> [AIM OF THE TASK]:
Of all the lines in the records below, copy only those that contain the string "with".

> [PROVIDED DATA]:
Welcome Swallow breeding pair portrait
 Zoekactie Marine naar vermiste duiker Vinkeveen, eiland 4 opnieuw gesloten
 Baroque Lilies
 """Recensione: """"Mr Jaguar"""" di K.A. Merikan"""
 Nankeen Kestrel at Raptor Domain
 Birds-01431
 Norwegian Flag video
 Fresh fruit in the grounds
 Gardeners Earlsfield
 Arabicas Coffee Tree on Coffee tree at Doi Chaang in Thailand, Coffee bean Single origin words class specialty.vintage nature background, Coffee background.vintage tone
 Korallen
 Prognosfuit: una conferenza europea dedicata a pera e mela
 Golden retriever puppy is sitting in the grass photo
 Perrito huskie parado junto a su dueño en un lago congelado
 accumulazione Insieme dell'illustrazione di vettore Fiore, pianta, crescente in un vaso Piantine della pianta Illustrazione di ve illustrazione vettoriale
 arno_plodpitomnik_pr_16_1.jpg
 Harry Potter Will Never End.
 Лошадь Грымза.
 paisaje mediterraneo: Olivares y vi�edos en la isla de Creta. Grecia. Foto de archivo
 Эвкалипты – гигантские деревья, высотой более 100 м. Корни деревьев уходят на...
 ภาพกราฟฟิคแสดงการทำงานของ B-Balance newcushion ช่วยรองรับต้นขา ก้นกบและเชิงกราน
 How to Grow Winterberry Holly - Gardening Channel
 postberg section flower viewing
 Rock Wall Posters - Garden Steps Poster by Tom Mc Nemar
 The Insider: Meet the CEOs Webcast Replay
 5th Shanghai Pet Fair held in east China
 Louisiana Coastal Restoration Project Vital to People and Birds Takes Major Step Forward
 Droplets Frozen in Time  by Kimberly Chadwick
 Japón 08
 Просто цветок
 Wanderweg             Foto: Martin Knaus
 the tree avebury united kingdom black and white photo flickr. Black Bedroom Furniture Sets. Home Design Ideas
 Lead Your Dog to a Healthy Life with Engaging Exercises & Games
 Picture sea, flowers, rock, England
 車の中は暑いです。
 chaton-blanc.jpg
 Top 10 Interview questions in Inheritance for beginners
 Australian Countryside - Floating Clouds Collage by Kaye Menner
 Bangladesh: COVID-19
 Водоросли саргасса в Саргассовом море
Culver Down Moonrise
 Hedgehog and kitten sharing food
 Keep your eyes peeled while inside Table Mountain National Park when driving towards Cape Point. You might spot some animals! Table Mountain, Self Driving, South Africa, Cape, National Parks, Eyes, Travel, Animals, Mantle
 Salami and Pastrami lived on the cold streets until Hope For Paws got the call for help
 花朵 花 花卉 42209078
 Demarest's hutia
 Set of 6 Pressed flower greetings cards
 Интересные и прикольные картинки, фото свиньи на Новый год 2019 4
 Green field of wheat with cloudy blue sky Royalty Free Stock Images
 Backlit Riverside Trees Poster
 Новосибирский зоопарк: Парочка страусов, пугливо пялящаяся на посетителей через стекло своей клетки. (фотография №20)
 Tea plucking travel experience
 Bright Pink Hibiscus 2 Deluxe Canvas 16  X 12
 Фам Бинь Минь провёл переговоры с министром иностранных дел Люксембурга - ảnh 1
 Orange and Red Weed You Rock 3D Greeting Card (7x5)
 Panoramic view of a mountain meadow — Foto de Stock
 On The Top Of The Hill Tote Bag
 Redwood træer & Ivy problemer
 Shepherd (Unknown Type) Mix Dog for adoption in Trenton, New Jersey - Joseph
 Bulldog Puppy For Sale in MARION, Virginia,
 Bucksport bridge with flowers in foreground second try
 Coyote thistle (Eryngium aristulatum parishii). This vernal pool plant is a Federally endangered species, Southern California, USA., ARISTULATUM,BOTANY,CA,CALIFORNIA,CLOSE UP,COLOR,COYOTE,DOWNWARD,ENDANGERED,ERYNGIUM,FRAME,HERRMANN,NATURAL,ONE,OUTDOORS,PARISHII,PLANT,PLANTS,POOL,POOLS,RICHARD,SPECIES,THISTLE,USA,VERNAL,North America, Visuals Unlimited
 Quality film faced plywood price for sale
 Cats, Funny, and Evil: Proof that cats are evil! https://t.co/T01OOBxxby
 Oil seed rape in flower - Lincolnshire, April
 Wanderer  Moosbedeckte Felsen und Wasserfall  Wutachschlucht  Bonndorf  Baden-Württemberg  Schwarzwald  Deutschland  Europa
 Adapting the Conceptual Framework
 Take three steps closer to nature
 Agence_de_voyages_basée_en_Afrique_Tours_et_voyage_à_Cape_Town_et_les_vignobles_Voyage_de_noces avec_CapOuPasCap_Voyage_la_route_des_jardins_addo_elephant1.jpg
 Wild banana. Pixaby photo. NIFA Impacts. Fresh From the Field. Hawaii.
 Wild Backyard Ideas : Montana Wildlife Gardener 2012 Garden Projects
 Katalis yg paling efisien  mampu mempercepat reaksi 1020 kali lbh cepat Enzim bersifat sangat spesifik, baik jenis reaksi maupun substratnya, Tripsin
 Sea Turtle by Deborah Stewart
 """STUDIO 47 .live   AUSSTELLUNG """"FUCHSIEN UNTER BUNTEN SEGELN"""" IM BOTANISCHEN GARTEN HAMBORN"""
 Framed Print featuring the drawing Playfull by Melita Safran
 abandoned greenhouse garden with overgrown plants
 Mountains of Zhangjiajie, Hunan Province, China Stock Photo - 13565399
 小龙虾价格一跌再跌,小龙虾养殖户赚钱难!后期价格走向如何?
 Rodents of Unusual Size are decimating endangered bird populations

> [RESPONSE TO THE TASK]:
 Lead Your Dog to a Healthy Life with Engaging Exercises & Games
 Green field of wheat with cloudy blue sky Royalty Free Stock Images
 Bucksport bridge with flowers in foreground second try
 abandoned greenhouse garden with overgrown plants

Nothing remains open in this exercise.